* **Text segment**
————————
HUBBARD COUNTY DFL: The American Rescue Plan
Editor’s note: Both the Hubbard County DFL and Hubbard County Republicans are invited to write columns for the Enterprise’s Opinion page.
The American Rescue Plan, also called the COVID-19 Stimulus Package, is a $1.9 trillion economic stimulus bill meant to speed up the United States' recovery from the economic and health effects of the COVID-19 pandemic and the ongoing recession.
While $1,400 relief checks and the surge in vaccines have rightly dominated the headlines, what you may not have heard is the American Rescue Plan also represents one of the biggest investments in rural America in our nation’s history.
During the campaign, Joe Biden promised rural America, which has shouldered more than its fair share of the burden during this public health and economic crisis, that if he were elected, help would be on the way. Now, just weeks after he took office, President Biden has delivered.
How does the American Rescue Plan help rural folks? Here are the ways:
Supports farm and frontline workers; improves tech in rural schools and libraries
Fills the tax shortfall for state and local government; builds broadband for rural areas; bolsters rural health care providers, including clinics, in-home and hospice care, for costs associated with COVID
Allows rural hospitals and local communities to expand access to vaccinations and food assistance; continues through May the Paycheck Protection Program, which has been a lifeline for small businesses
Helps schools reopen safely
and provides $1,400 relief checks to eligible individuals.
In addition, millions of middle- and low-income parents will receive a new per-child allowance – the expanded Child Tax Credit (CTC) – beginning this summer, which will arrive in the form of a monthly check to help families afford the everyday expenses of raising children.
————————
Dataset entries
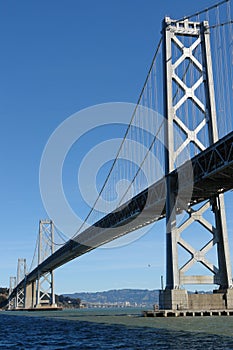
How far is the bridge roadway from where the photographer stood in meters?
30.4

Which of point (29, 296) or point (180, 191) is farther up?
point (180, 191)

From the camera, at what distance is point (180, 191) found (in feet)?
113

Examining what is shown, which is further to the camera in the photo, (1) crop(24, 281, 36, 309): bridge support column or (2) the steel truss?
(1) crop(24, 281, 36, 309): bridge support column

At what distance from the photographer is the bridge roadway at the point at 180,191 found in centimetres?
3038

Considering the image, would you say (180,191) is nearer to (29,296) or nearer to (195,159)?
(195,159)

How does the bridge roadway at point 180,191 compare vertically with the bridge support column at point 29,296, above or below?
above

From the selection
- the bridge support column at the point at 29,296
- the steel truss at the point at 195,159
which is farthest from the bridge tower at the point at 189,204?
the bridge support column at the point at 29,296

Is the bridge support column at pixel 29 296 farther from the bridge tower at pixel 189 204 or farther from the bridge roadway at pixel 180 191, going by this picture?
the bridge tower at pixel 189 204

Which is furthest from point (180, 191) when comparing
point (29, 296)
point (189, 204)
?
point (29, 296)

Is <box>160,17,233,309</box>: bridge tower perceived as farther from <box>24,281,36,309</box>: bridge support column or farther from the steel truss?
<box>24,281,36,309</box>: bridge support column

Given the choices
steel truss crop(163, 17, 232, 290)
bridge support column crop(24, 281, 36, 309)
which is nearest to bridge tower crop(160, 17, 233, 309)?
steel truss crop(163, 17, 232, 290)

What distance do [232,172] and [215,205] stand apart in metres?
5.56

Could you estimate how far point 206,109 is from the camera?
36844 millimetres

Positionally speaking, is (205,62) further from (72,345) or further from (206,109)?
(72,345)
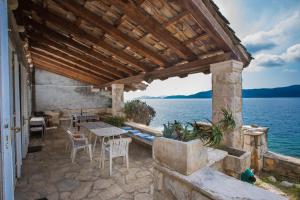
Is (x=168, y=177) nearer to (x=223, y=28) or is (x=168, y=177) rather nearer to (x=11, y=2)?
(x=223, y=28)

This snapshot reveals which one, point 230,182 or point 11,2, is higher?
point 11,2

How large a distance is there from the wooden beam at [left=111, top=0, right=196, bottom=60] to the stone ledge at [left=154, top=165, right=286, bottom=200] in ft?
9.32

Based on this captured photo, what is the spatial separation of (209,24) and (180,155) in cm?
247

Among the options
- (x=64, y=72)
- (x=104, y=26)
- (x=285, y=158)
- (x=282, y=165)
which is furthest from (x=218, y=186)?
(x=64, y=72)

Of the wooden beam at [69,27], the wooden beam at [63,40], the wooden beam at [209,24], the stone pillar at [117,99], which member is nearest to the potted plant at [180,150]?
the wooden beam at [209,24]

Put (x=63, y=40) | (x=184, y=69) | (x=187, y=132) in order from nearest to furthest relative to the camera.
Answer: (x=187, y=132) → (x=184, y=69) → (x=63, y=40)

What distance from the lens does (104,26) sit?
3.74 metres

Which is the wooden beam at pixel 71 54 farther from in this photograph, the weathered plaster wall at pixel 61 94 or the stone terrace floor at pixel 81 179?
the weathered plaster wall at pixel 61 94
————————
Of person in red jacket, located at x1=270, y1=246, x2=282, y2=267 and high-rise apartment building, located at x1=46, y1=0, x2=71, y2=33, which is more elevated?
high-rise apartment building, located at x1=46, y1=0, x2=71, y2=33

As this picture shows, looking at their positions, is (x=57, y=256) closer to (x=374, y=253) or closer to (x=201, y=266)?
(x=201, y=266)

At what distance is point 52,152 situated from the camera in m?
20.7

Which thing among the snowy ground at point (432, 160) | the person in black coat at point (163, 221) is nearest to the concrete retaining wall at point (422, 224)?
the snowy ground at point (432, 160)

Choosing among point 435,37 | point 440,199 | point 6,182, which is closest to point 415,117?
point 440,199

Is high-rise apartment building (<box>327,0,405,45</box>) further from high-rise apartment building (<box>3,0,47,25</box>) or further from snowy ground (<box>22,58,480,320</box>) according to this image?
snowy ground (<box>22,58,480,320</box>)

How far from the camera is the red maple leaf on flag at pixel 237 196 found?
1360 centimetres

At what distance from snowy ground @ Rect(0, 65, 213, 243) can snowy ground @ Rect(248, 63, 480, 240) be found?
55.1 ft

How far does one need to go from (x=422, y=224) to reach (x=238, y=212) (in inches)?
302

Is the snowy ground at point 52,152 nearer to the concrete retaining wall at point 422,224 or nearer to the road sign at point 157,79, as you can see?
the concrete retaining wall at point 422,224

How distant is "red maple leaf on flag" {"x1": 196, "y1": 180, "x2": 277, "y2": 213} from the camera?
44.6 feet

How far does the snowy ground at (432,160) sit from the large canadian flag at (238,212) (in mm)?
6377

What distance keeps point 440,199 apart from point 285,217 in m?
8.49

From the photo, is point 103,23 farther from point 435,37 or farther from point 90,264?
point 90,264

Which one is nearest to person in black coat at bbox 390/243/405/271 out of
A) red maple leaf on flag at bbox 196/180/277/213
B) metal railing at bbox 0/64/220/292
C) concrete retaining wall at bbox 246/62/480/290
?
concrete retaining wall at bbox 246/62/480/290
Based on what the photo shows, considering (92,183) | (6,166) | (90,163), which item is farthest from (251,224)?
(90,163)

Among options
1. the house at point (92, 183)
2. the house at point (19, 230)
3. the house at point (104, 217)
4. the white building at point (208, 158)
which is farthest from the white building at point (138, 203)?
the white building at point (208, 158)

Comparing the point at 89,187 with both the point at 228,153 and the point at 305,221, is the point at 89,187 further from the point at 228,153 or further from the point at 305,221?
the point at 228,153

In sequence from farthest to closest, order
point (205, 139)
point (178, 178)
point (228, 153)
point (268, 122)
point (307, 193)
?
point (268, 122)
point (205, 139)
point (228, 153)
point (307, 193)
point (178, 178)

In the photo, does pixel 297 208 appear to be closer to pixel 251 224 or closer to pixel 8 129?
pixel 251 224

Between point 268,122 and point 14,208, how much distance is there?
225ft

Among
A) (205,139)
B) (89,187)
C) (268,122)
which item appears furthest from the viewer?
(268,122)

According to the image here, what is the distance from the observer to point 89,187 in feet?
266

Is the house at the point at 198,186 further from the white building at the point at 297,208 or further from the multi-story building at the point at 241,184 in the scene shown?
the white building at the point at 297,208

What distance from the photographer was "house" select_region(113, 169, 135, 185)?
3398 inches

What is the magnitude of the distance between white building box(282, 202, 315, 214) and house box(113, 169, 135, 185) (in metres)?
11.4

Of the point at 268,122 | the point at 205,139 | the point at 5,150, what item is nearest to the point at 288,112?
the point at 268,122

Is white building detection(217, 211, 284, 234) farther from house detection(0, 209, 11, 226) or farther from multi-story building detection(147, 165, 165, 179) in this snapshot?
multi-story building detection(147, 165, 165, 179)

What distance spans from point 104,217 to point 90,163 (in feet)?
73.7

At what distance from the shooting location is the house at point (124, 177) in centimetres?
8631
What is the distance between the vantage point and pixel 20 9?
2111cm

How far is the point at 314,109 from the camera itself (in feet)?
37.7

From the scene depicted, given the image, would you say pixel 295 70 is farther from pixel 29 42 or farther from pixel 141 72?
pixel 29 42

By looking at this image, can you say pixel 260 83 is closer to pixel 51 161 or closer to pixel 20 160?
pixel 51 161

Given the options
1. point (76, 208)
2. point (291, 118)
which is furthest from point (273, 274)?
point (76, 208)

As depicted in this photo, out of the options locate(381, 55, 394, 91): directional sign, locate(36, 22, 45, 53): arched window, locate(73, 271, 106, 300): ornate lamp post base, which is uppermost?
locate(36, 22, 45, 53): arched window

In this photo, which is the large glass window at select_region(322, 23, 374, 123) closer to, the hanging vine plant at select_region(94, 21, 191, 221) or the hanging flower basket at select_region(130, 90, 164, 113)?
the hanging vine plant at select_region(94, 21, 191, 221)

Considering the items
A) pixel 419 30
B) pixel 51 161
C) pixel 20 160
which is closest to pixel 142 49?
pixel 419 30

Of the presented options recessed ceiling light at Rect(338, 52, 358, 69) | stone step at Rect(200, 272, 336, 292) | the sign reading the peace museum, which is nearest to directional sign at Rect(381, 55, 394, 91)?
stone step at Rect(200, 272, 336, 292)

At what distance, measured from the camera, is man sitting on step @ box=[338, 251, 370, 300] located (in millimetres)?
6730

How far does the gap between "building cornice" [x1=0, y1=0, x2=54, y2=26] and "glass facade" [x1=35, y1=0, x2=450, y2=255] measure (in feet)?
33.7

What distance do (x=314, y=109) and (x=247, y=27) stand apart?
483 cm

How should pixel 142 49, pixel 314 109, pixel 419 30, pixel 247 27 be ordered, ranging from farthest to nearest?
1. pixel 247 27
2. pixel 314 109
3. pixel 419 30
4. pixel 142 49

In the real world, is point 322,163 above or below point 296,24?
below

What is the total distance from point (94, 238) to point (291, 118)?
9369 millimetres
————————
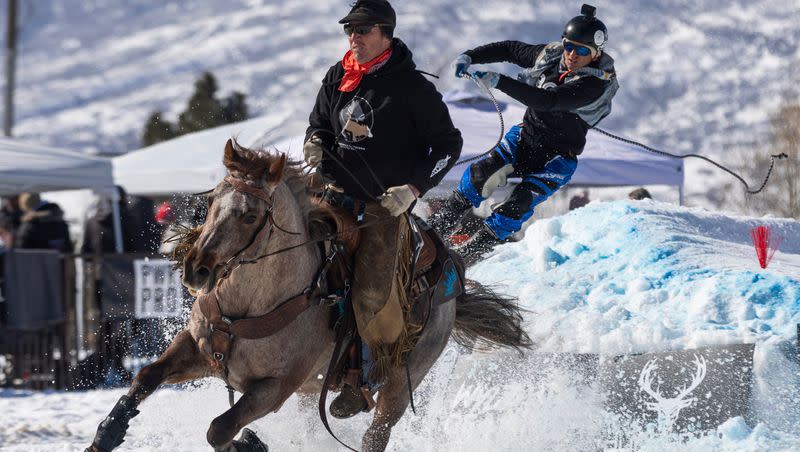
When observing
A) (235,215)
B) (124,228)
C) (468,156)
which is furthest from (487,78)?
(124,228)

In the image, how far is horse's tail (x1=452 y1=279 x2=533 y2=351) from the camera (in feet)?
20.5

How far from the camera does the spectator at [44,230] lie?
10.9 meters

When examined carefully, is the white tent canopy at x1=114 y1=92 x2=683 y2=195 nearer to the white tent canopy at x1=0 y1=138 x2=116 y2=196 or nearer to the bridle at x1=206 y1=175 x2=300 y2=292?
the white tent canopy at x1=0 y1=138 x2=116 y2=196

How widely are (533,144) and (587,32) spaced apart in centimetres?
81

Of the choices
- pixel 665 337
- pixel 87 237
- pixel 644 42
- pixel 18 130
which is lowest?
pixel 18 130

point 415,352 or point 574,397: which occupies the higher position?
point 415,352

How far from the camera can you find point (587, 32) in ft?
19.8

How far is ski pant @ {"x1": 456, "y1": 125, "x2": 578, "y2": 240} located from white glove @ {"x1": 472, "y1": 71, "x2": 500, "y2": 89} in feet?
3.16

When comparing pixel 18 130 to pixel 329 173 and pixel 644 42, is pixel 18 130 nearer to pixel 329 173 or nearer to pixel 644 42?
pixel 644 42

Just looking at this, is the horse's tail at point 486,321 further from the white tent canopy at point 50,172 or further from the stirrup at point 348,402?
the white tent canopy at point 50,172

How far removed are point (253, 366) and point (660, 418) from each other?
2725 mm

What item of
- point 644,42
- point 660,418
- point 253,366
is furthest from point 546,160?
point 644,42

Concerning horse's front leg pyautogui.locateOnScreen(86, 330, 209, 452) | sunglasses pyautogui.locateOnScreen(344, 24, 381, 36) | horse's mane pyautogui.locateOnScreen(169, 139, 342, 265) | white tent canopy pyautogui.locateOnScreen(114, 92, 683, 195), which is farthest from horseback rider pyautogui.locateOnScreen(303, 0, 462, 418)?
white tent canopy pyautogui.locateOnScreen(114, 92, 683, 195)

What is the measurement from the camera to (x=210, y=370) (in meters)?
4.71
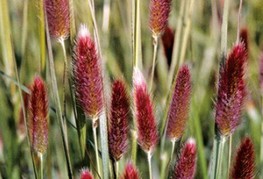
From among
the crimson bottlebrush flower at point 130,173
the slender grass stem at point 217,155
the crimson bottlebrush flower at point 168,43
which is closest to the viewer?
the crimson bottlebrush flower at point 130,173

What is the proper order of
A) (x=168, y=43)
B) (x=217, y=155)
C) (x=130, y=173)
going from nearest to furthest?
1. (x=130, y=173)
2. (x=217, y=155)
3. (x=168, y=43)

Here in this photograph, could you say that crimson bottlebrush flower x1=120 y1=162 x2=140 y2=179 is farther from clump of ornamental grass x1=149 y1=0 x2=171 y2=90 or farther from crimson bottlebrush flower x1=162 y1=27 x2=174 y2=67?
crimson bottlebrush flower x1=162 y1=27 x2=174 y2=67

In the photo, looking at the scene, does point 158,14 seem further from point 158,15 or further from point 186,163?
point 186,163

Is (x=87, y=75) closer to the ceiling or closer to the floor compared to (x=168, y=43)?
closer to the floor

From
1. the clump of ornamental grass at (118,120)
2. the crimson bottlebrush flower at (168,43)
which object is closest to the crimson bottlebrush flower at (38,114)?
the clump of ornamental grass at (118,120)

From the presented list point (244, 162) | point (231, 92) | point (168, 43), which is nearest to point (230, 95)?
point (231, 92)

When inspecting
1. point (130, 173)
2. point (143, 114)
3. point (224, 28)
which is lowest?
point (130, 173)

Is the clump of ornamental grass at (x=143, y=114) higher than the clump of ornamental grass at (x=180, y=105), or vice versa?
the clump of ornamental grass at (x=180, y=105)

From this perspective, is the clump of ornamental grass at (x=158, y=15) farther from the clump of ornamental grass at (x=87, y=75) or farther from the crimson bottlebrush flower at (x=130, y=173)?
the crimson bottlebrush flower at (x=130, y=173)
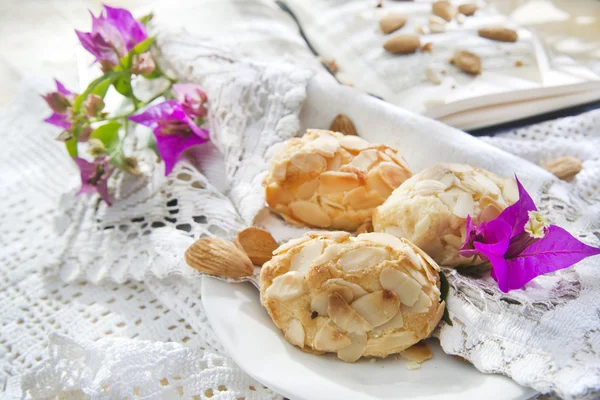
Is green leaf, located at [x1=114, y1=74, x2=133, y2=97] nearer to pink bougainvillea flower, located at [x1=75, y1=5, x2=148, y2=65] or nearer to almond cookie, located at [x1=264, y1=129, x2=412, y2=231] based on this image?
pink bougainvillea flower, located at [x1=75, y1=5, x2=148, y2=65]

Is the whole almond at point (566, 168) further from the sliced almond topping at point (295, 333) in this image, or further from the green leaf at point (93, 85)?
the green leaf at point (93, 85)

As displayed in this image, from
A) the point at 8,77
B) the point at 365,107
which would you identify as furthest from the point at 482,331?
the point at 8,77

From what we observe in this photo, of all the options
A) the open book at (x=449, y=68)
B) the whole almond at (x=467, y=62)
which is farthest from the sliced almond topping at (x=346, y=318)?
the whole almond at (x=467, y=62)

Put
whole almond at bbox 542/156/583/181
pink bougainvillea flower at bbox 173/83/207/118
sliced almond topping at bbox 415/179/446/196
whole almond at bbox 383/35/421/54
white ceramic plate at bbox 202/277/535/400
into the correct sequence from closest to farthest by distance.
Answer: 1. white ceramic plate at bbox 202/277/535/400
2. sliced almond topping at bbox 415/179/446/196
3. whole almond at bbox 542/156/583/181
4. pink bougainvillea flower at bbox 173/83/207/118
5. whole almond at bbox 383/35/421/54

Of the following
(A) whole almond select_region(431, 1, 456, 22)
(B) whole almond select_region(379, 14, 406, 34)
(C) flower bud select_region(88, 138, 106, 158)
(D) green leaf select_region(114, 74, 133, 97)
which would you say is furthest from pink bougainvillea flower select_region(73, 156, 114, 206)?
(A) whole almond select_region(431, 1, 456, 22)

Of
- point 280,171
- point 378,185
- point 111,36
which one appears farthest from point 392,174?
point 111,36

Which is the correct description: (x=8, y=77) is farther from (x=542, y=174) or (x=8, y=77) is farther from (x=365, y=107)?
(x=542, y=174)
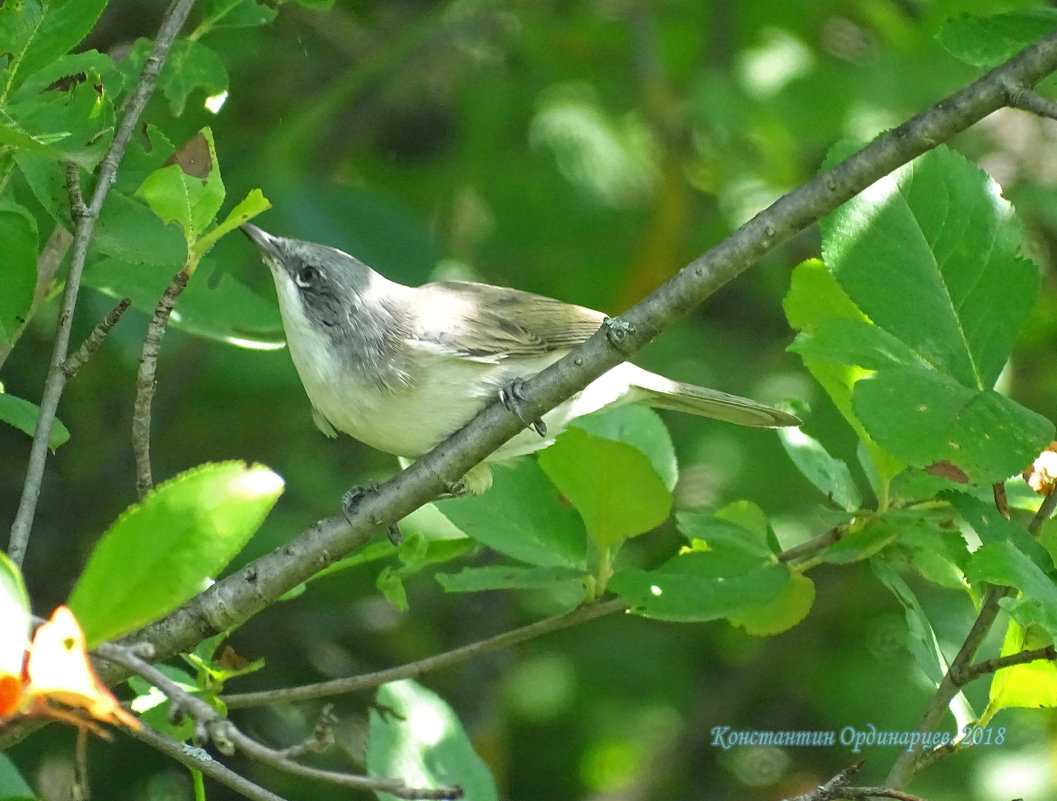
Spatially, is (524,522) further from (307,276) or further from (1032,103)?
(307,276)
————————
* **Problem details**
Pick up the column on the American Rescue Plan from where it stops above, and continue it.

* **Task answer**
Affordable health coverage will be expanded, unemployment benefits for those who have lost work will be extended through the summer, and there is new support for those who need to take family leave.
After all, what is the purpose of government? The purpose, as expressed in the preamble to the Constitution, is to “provide for the common defense, promote the general Welfare...”
Folks, we are in a war. British Prime Minister Boris Johnson declared a year ago in March that his government would have acted "like any other wartime governments” to support the British economy and take "steps that are unprecedented since World War II," calling the virus an "enemy that can be deadly."
In the same week, U.S. President Donald Trump referred to himself as a "wartime president.” A day after lockdown was imposed in Germany, Chancellor Angela Merkel appealed for national unity in the name of a challenge that she described as the greatest faced by the country since World War II – words that have been repeated, in a global context, by UN Secretary General Antonio Guterres and many other European leaders.
So now the Republicans are complaining about how we are going to pay for this. Well, how did we fund our wars of the past? Through taxes. But now when the current administration talks about raising taxes for those making more than $400,000, Republicans are concerned about deficits. And they are opposed to raising corporate taxes when last year 55 of the most profitable companies in America paid no federal income taxes.
How did we get out of the Great Depression of the 1930s? How did we pay for World War II and how did we pay for building the interstate highway system during the Eisenhower presidency? The Hoover administration aggressively increased taxes, hiking the top marginal individual income tax rate from 25 percent to 63 percent. The Roosevelt administration pushed through further increases, raising the top marginal individual income tax rate to 79 percent.
Did you know that in 1944-45, during World War II, couples making more than $200,000 faced an all-time high of 94 percent? And under Republican President Eisenhower, marginal tax rates were as high as 90 percent.
So thank the Democrats for providing for the common defense and promoting the general welfare – and raising taxes when necessary to win this war.